The new 14" minimum & 6 fish creel limits should help.


----------



## chasing eyes (Nov 4, 2013)

One would think it would help but look at the inland lake crappies for example.For years there’s been 30 fish 9” limit and you still have to sift through 20 just to get one over 9”. Just don’t see how a limit will help if the catch rate is down now with no limit and they are only living 2-3years.


----------



## PJF (Mar 25, 2009)

The fishing pressure in my area of the river has declined immensely from what it was 20 years ago. Back when the motto was "big enough to fit on a hot dog bun big enough to keep". I don't have access to any data but I would be interested in what the stocking rates were back in the day to now. I also know that the timing of high water events in the early spring IMHO have a lot to do with success or failure of spawning rates.

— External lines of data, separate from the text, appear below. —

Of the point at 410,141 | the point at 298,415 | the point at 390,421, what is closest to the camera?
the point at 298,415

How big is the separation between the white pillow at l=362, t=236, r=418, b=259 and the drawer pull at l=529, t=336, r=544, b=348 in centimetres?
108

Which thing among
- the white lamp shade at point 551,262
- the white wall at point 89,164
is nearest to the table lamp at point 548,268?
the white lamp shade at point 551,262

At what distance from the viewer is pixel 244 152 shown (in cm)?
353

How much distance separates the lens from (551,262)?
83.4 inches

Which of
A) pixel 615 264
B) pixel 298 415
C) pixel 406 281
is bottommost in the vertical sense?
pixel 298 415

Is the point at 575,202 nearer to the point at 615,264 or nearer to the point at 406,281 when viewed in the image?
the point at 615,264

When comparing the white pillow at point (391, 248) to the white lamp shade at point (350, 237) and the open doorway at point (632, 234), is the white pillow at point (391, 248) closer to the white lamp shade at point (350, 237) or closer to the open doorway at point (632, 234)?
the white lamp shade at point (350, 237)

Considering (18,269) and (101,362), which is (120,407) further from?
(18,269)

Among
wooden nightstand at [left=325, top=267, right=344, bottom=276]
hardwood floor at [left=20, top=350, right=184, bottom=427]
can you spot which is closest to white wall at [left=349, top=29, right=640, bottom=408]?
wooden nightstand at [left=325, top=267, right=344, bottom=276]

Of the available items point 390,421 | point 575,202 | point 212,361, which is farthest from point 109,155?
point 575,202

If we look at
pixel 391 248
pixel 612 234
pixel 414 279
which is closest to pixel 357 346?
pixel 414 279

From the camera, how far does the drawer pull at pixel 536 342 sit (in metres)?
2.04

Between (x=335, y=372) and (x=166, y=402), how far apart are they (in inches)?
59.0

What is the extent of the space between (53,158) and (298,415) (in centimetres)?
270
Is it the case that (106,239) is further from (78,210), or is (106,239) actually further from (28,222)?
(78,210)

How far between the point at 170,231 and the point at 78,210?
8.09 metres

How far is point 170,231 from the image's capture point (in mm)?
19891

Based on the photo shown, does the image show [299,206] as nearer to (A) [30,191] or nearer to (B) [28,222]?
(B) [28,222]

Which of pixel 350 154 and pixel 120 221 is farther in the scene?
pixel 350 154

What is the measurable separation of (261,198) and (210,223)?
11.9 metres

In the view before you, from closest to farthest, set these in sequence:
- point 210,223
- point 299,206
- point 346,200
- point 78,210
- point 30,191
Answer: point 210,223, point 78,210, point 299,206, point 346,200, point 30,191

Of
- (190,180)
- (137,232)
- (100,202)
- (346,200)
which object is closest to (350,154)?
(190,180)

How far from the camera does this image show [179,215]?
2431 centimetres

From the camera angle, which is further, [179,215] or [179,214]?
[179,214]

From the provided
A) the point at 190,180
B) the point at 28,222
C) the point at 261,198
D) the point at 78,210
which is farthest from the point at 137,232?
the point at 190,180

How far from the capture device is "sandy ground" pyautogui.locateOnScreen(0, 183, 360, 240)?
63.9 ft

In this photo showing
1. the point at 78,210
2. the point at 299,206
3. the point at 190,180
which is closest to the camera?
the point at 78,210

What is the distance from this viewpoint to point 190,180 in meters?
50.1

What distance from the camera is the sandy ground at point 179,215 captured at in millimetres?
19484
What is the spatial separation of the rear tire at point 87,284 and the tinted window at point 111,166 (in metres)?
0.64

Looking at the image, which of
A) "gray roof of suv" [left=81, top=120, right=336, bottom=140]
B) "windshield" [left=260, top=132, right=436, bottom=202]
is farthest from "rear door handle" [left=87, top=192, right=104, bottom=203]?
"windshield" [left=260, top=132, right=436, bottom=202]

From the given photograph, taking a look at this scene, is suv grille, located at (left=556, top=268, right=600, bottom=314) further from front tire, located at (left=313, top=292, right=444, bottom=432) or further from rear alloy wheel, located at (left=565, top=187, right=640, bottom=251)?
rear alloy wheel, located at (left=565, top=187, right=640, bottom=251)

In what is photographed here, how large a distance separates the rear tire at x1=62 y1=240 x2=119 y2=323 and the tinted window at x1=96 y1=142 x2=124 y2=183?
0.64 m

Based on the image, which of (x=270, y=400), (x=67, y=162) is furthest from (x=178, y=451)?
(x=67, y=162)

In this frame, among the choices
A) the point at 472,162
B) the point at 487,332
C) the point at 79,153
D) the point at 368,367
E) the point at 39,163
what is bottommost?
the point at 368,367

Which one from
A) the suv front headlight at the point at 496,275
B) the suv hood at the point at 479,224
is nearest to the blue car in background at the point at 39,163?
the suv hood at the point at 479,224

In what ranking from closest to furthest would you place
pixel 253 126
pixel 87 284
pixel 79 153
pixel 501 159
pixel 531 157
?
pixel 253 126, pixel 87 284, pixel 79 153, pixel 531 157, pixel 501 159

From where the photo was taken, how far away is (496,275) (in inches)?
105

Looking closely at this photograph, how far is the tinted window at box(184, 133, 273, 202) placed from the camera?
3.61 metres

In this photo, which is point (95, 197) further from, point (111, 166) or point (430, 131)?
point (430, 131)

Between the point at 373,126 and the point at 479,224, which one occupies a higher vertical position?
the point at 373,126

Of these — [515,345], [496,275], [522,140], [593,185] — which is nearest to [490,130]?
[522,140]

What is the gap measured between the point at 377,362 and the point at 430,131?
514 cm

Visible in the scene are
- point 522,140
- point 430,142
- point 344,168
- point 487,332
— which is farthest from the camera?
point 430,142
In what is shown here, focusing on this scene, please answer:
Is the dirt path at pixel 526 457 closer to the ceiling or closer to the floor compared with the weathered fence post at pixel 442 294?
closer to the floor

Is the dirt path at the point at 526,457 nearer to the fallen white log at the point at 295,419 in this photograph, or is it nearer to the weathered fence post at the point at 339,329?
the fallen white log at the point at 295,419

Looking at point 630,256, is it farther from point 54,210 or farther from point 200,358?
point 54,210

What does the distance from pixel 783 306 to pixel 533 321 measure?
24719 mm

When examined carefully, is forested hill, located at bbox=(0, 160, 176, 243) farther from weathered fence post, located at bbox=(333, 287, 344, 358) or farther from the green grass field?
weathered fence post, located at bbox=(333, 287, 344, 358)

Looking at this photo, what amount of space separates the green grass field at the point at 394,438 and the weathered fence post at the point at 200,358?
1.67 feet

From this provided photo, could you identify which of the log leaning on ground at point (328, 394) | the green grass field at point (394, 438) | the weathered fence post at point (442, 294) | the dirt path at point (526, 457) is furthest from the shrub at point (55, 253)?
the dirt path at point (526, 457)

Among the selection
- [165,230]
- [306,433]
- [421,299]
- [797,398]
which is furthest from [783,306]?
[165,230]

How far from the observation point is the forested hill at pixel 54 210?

Spawn 20 feet up on the bank and its dry 4 days later. Maybe maybe not. Walleye populations are increasing in this same area. My opinion is fishing pressure here is not the answer. The fishing pressure argument doesn't hold water IMHO hard for me to believe that a whole year class of fish were all caught by some good old boys. I catch sauger but not anywhere near the numbers of back in the day. This spring we caught 3 different year classes several times but very reduced numbers.


----------



## Saugeyefisher (Jul 19, 2010)

PJF said:


> The fishing pressure in my area of the river has declined immensely from what it was 20 years ago. Back when the motto was "big enough to fit on a hot dog bun big enough to keep". I don't have access to any data but I would be interested in what the stocking rates were back in the day to now. I also know that the timing of high water events in the early spring IMHO have a lot to do with success or failure of spawning rates. Spawn 20 feet up on the bank and its dry 4 days later. Maybe maybe not. Walleye populations are increasing in this same area. My opinion is fishing pressure here is not the answer. The fishing pressure argument doesn't hold water IMHO hard for me to believe that a whole year class of fish were all caught by some good old boys. I catch sauger but not anywhere near the numbers of back in the day. This spring we caught 3 different year classes several times but very reduced numbers.


I agree 100% in a body of water this size imo its not angling pressure


----------



## Fishon1546 (Mar 15, 2014)

The Fishing in the River has been a little off for a few years now and it just hasn’t been for the Sauger but I do believe they have been the most effected. I sure hope they can figure it out maybe they should look into stocking some to see if they can give them a boost. I would say the constant Water fluctuations and Lack of bait would be a good place to look at


----------



## chasing eyes (Nov 4, 2013)

Like PJF stared I also have noticed the increase of walleye
In the river. So spawning grounds should not be the problem. A few years back I hit my normal high water summer spot which usually always produces but this time all I pulled were 2-3 year old walleye. Coincidence or not I did notice a increase of gar in my normal spots.


----------



## Fishon1546 (Mar 15, 2014)

West Virginia stocks Walleye in the Ohio River


----------